Malgré ces arguments, les politiques regrettent le remplacement de l'expression "droit à l'IVG" par liberté mais la sénatrice du PS Laurence Rossignol expliquait dans Le Parisien préférer retenir que "dès lors que la Constitution garantit que l'IVG est une liberté, elle est protégée". Des voix s'élèvent avec plus de sévérité sur l'amendement Bas, comme celle de la sénatrice Mélanie Vogel qui juge que le texte "n'est pas satisfaisant, car rien n'empêchera un jour le législateur de régresser sur le droit à l'IVG". Si sur la forme, la gauche trouve à redire, dans le fond, l'amendement de Philippe Bas reste une solution pour constitutionnaliser le droit à l'avortement, une situation que Mélanie Vogel résume en une question, rappelle le journal du soir : "Vaut-il mieux un pas insatisfaisant, mais un pas tout de même, ou pas de pas du tout ?"

═══

- [Consigne]
Ces trois affirmations concordent-elles avec l'extrait sur l'amendement Bas ? Pour chacune, répondez par oui ou par non et citez à l'identique les mots décisifs de l'extrait.
1. Laurence Rossignol est sénatrice du PS.
2. Mélanie Vogel juge le texte satisfaisant.
3. Laurence Rossignol s'est exprimée dans Libération.

(Données web image et texte)
═══

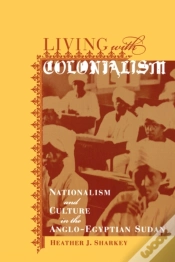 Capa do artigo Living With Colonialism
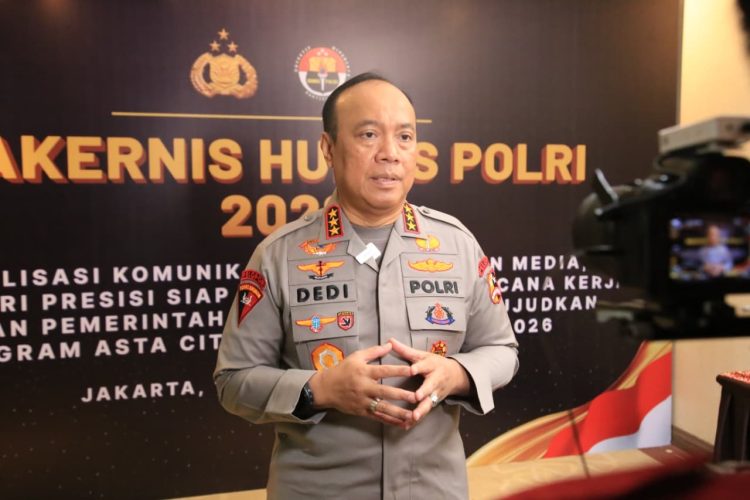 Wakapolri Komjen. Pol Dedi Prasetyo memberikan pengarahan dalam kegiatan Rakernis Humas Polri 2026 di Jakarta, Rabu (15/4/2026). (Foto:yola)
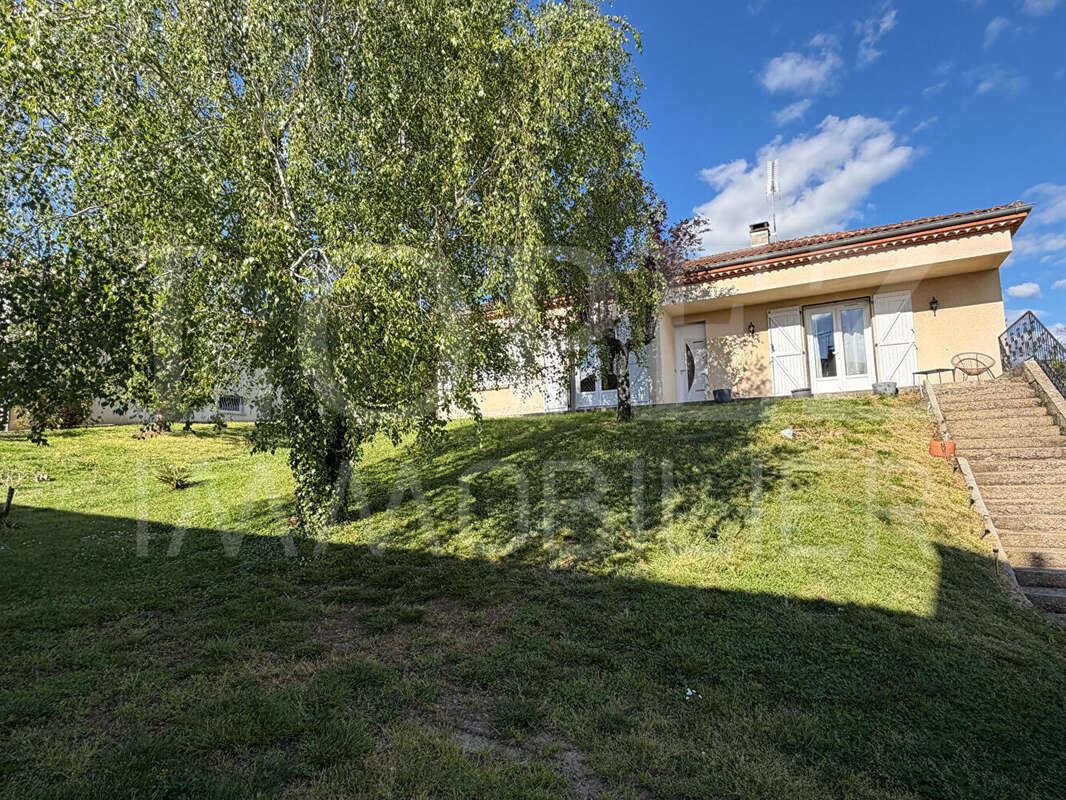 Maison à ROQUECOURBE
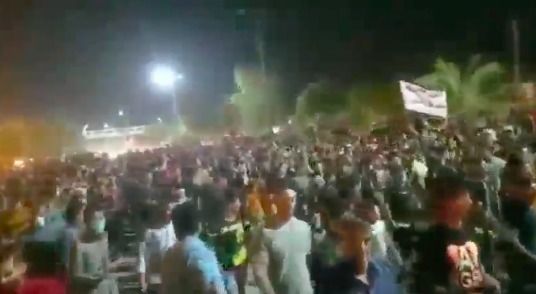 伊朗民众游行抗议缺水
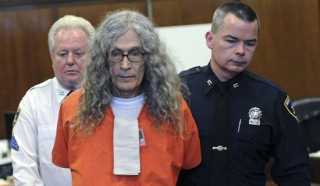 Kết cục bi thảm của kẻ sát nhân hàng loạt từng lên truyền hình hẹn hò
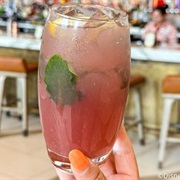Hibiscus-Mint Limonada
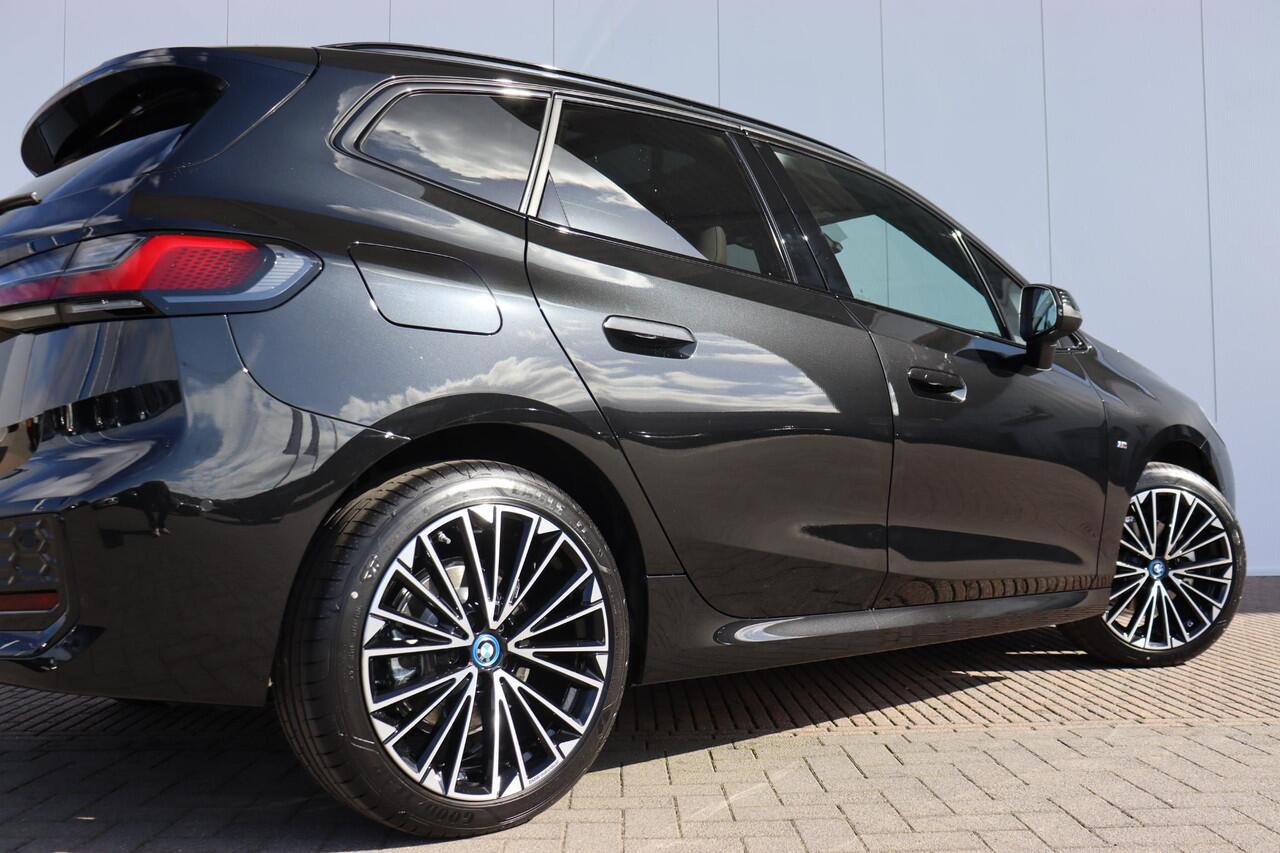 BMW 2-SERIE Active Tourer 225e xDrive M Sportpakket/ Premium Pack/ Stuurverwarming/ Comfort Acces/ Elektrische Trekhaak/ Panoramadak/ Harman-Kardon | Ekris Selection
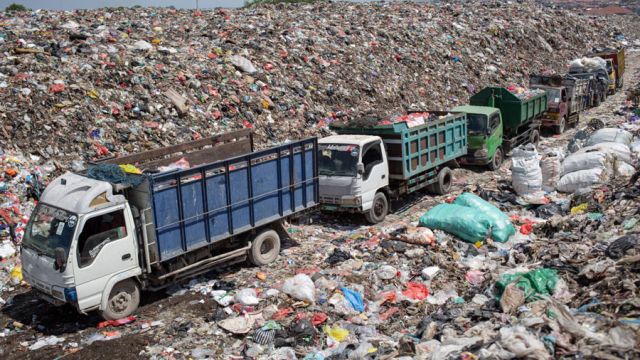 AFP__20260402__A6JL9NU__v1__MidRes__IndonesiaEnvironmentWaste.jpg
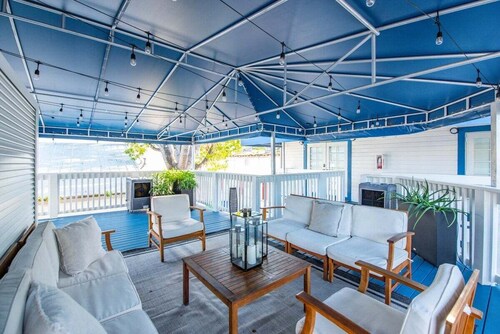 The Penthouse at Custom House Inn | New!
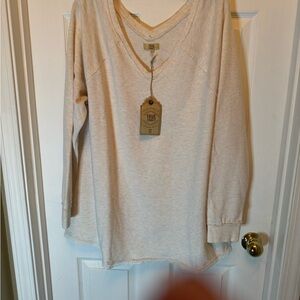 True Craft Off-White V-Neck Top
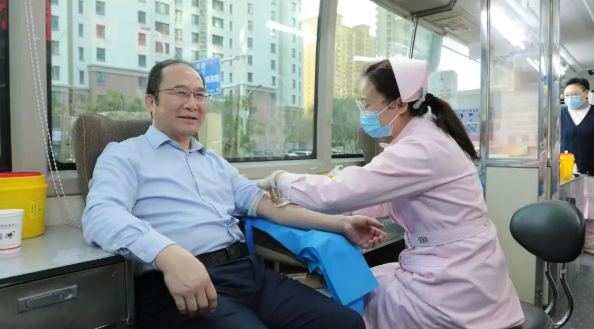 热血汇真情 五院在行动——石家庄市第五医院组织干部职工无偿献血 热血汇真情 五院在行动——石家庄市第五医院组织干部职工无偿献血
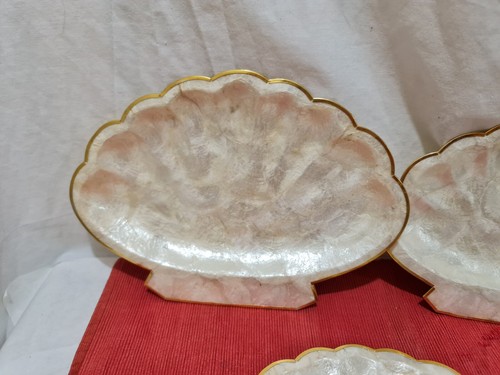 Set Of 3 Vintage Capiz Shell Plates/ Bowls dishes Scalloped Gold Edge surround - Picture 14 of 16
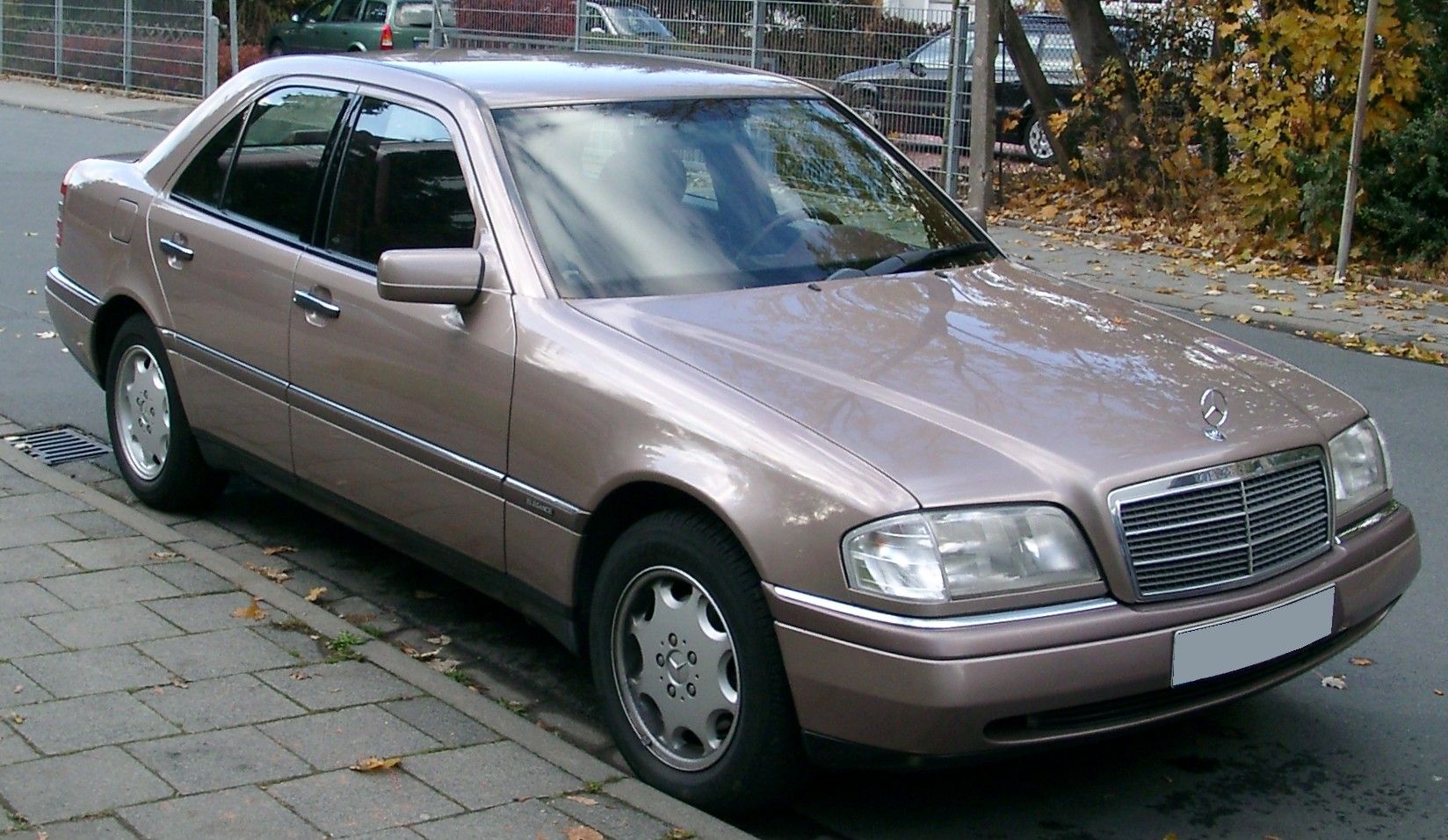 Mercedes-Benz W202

═══

- [Réponse attendue]
1. Oui : « la sénatrice du PS Laurence Rossignol ».
2. Non : « n'est pas satisfaisant, car rien n'empêchera un jour le législateur de régresser sur le droit à l'IVG ».
3. Non : « Laurence Rossignol expliquait dans Le Parisien ».